What Is Your Situation?
Traditional LTC insurance makes sense if you are in decent health and have surplus income from pensions, Social Security, and other sources. The most common age at which people buy LTC insurance is 57.
Here's how it works. First, policies do have an elimination period (typically 90 days) during which the insured has to pay out of pocket, before the insurance kicks in. Once benefits are triggered, the policy typically offers a daily or monthly maximum. If your daily maximum is $200, but your care is $250, then insurance covers $200 and you pay $50. Most policies are reimbursement policies. Indemnity policies are better because once benefits are triggered, the insurance company automatically pays the amount of your coverage (ask your LTC agent to explain the difference in more detail).

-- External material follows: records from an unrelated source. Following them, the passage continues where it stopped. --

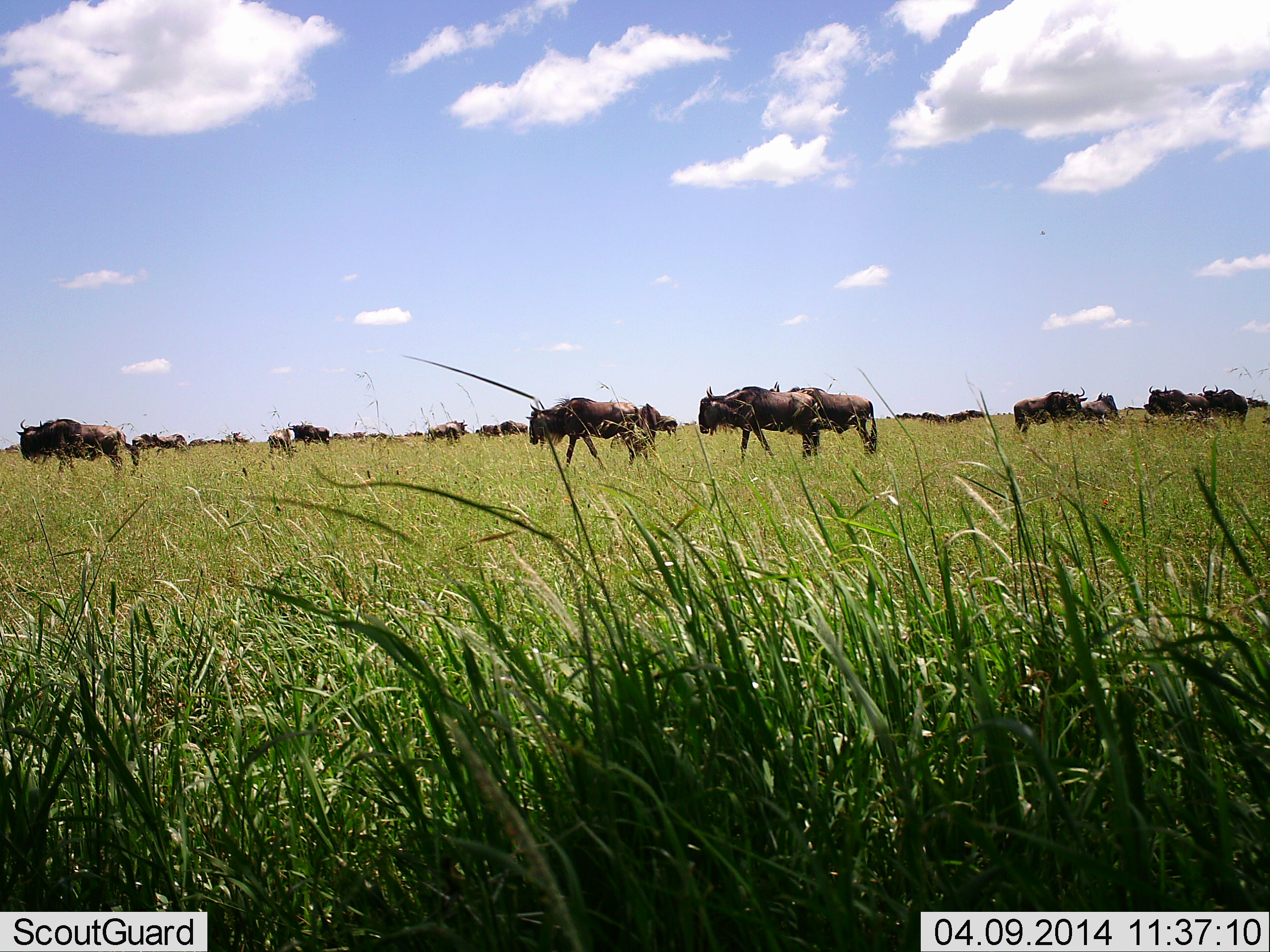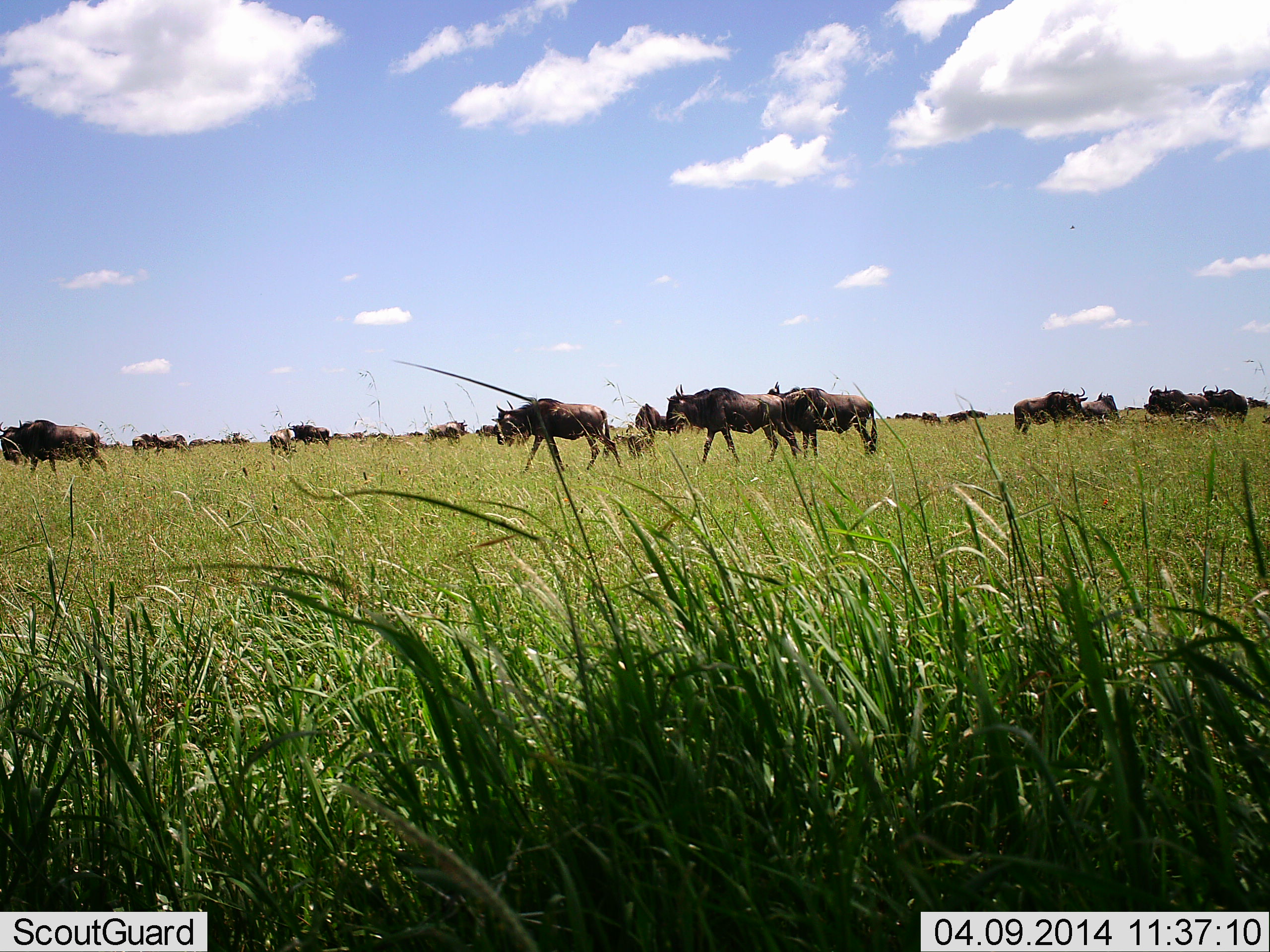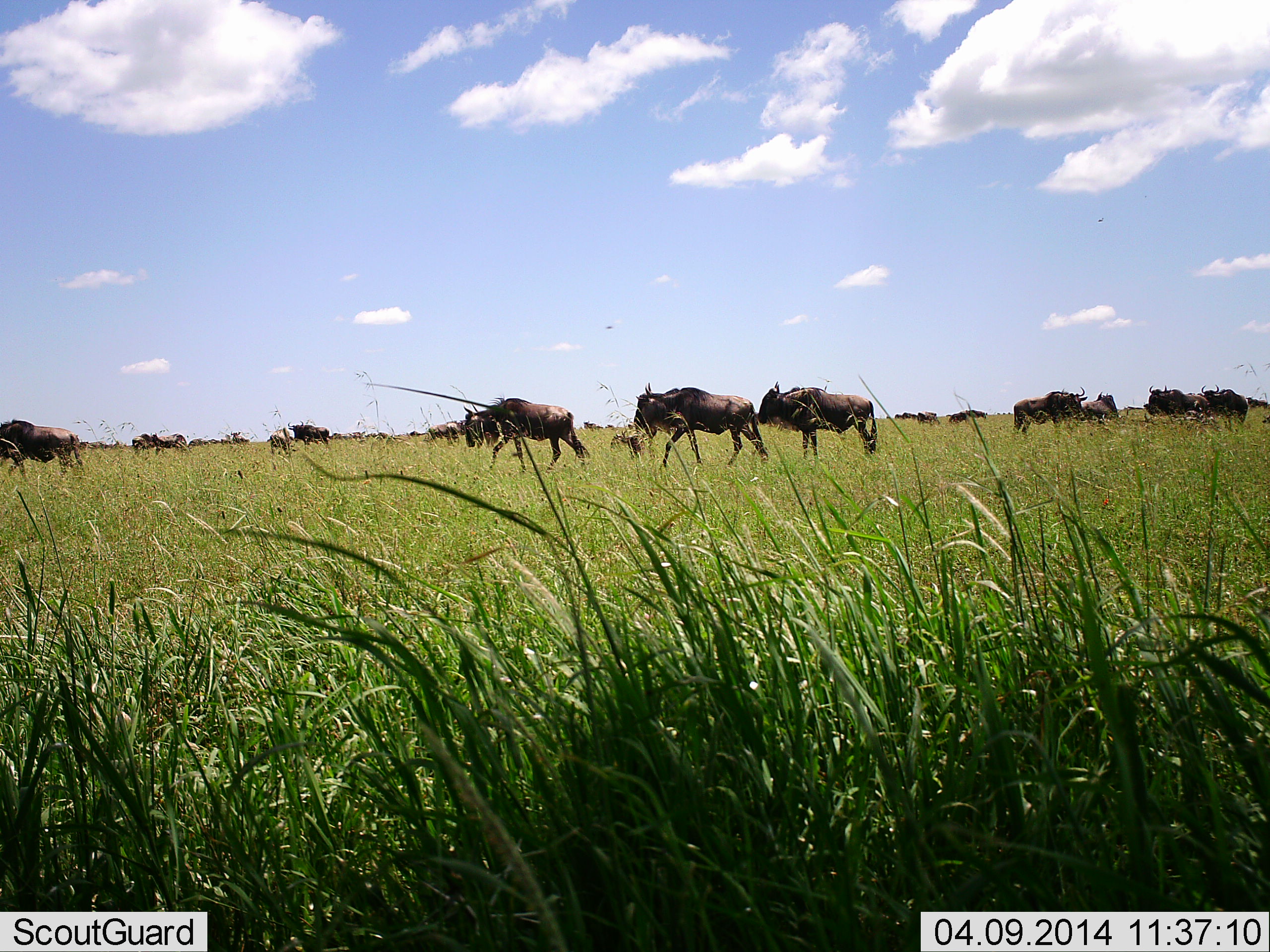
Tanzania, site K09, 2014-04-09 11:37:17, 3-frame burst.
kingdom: Animalia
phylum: Chordata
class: Mammalia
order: Artiodactyla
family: Bovidae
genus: Connochaetes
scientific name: Connochaetes taurinus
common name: blue wildebeest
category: wildebeest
Wildebeest (blue wildebeest) (Connochaetes taurinus), count 11-50. Behavior (volunteer vote fractions): standing 60%, resting 0%, moving 90%, interacting 0%. Young present (vote fraction): 0%. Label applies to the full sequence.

Some LTC policies only pay if you go in a nursing home. Others will also pay for at-home help, as long as you meet the requirements. Naturally the policy is cheaper if it only covers a nursing home. However, I would never recommend such a policy. Four times as many people are receiving care at home compared to the number who are in nursing homes. Some policies have 100% coverage for home health care, meaning the daily limits are the same whether you are in a nursing home or receiving help at home. Other policies may limit the at-home payment to 50%, as home health care is usually (but not always) less expensive.
Finally, many people worry about what might happen to their insurance company over the next 20 or 30 years. But insurance is possibly the most regulated industry in America. Companies have to have their product approved by every state in which they issue policies. They have to keep reserves, and they also pay into a state guarantee fund which makes good on policies if the insurance company were to go out of business. In reality, when a company gets into trouble a stronger company buys them out, sometimes with financial help from state guarantee funds. Insurance companies do occasionally fail, but I have never heard of a client not being able to collect on their life insurance, annuity or long-term care for that reason.
Are There Other Options?
Some people in the middle turn to hybrid products, rather than traditional LTC, such as life insurance with a LTC Rider. These policies enable policy holders to use the death benefit while they are still alive to pay for LTC costs. There are also annuities with LTC riders that will double the monthly payout if the owner cannot perform two of six activities of daily living. Lastly, there is always the reverse mortgage, which enables homeowners to tap their home equity. Funds from a reverse mortgage could be used to pay for long term care, or to provide money for a surviving spouse.
Life insurance with an LTC rider makes sense if one of your financial goals is to leave money behind (assuming you don’t use it all up for your care). You either need funds to buy a policy or you may already have a life insurance policy with cash value that could be exchanged for one with the LTC rider. The annuity is the best option if you already have health problems and would not qualify for traditional LTC or life insurance. Annuities do not have any health underwriting.
The LTC decision is a very important part of your overall retirement plan. Many people avoid it until it is too late, because the insurance has become too expensive or medical conditions limit your choices. I strongly suggest working with a professional who can look at your entire financial picture and help you think through your options. There may not be a "perfect" choice, but with a little work, you can find the best solution for you.